-- Start of Quoted text --
Life & Cas. Ins. Co. of Tenn. v. Daniel

Decision Date14 October 1968
Citation209 Va. 332,163 S.E.2d 577
CourtVirginia Supreme Court
PartiesLIFE AND CASUALTY INSURANCE COMPANY OF TENNESSEE v. Kathleen V. DANIEL.

Collins Denny, III, Thomas E. Crosley, Jr., Richmond (Mays, Valentine, Davenport & Morre, Richmond, on brief), for plaintiff in error.

J. C. Hutcheson, Lawrenceville (Larry M. Jones, Lawrenceville, on brief), for defendant in error.

Before EGGLESTON, C.J., and BUCHANAN, SNEAD, I'ANSON, CARRICO, GORDON, and HARRISON, JJ.

HARRISON, Justice.

This action was instituted by Kathleen V. Daniel, plaintiff, against the defendant, Life and Casualty Insurance Company of Tennessee, to recover the sum of $2,000 as the beneficiary under an accident policy issued by the defendant insuring Jesse M. Daniel for loss of life by 'drowning or bodily injury effected solely through violent, external and accidental means and if such drowning or bodily injury is the direct, independent and proximate cause of death'. The policy also provided, in an exclusion, reduction and limitation clause, that death caused 'from self-destruction, while sane or insane' was excluded from coverage. Plaintiff claimed that the insured's death by drowning was within the terms of the policy. Defendant admitted death was caused by drowning but denied liability on the ground that the insured's death was caused by self-destruction and not by accidental means.

The case was tried by a jury, and at the conclusion of plaintiff's evidence the trial court overruled defendant's motion to strike out plaintiff's evidence. A similar motion was overruled at the conclusion of all the evidence. The jury returned a verdict for plaintiff in the amount sued for, and judgment was entered on the verdict. Defendant is here on a writ of error.

Defendant contends that the trial court erred (1) in instructing the jury that defendant had the burden of proving that the insured's death was caused by suicide and not by accidental means; and (2) in holding that the evidence supported the jury's verdict of accidental death.

The insured, who was 53 years of age, met his death by drowning in the Camp Pickett reservoir in Brunswick County, Virginia, on August 19, 1965. When his body was taken from the water in the late afternoon of that day it was fully clothed and unmarked. The watch of deceased was still on his wrist. Insured's automobile had been parked and locked on a pulloff on the east side of Route 46, approximately 30 to 40 feet from a high bank at the water's edge. The car had been there since at least 9 o'clock that morning. When the car doors were opened, the insured's hat was found upside down on the right front floorboard. Inside the hat were his folded glasses, which he was accustomed to wearing when working or driving, and a package of cigarettes, and covering them was a handkerchief.

Plaintiff testified that the insured left home early in the morning on Thursday, August 19th. It was not unusual for him to get up early. He had mentioned to her on Monday of that week that he was going to Crewe, Virginia, to get a muffler for his automobile, and also stated that he had been thinking about getting a new car. She assumed he had gone to Crewe on the day of the drowning. He left some money on the bureau before leaving home, but it was not unusual for him to do that for deceased operated a store which was attached to their home, and plaintiff often assisted in its operation. She did not know of anything that was worrying her husband, and she knew of no reason he would intentionally take his life.
-- End of Quoted text --
**What you should do**
Reproduce word for word the passage of the court opinion between "Decision Date14 October" and "plaintiff in error.", inclusive. Rely only on the court opinion above.
-- Start of Data supplied --
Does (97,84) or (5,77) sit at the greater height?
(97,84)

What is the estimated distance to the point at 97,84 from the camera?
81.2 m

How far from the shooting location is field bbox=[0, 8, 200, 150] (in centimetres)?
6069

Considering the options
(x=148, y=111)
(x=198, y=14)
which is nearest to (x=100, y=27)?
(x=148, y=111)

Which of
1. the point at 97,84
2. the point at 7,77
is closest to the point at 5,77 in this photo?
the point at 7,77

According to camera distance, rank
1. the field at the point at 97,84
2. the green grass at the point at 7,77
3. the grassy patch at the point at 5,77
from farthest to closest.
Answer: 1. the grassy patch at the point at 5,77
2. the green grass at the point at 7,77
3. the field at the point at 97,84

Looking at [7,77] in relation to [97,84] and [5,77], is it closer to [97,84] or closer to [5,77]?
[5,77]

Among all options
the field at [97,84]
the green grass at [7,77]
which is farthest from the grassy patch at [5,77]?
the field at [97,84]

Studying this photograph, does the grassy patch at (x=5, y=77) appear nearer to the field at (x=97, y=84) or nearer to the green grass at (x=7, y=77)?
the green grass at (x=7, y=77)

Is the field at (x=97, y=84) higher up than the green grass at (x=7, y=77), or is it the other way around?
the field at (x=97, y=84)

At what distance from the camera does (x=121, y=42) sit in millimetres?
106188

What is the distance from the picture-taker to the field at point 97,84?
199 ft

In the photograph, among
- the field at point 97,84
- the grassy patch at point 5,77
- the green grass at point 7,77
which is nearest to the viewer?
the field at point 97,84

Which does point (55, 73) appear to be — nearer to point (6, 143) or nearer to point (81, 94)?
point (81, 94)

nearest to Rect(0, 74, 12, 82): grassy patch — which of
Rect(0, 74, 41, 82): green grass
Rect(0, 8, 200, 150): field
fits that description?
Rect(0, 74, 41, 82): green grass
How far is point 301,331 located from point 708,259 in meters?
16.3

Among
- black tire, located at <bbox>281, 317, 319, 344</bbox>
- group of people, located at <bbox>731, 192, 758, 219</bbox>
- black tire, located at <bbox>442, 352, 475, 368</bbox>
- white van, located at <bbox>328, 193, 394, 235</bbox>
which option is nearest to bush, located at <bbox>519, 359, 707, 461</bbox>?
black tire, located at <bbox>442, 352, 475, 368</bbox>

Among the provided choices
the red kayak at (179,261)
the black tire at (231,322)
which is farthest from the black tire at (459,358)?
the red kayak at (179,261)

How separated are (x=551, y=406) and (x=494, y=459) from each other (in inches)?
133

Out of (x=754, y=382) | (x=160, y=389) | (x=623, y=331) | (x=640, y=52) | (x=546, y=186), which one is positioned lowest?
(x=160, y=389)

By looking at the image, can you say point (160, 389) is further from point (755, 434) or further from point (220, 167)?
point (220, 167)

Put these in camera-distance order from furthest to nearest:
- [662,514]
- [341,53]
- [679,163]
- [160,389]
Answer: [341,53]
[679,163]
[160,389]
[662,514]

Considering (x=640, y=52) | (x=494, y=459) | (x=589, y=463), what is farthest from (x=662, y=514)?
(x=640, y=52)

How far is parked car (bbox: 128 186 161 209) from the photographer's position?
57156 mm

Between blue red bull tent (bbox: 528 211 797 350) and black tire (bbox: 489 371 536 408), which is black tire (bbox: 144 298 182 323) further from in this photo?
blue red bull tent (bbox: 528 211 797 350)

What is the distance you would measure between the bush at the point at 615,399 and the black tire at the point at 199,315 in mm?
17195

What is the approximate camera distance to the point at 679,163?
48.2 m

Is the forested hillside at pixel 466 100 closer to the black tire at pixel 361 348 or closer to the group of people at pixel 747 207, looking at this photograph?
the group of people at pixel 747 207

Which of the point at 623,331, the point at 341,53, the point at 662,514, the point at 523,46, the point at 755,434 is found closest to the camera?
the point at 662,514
-- End of Data supplied --
**Solution to the exercise**
Decision Date14 October 1968
Citation209 Va. 332,163 S.E.2d 577
CourtVirginia Supreme Court
PartiesLIFE AND CASUALTY INSURANCE COMPANY OF TENNESSEE v. Kathleen V. DANIEL.

Collins Denny, III, Thomas E. Crosley, Jr., Richmond (Mays, Valentine, Davenport & Morre, Richmond, on brief), for plaintiff in error.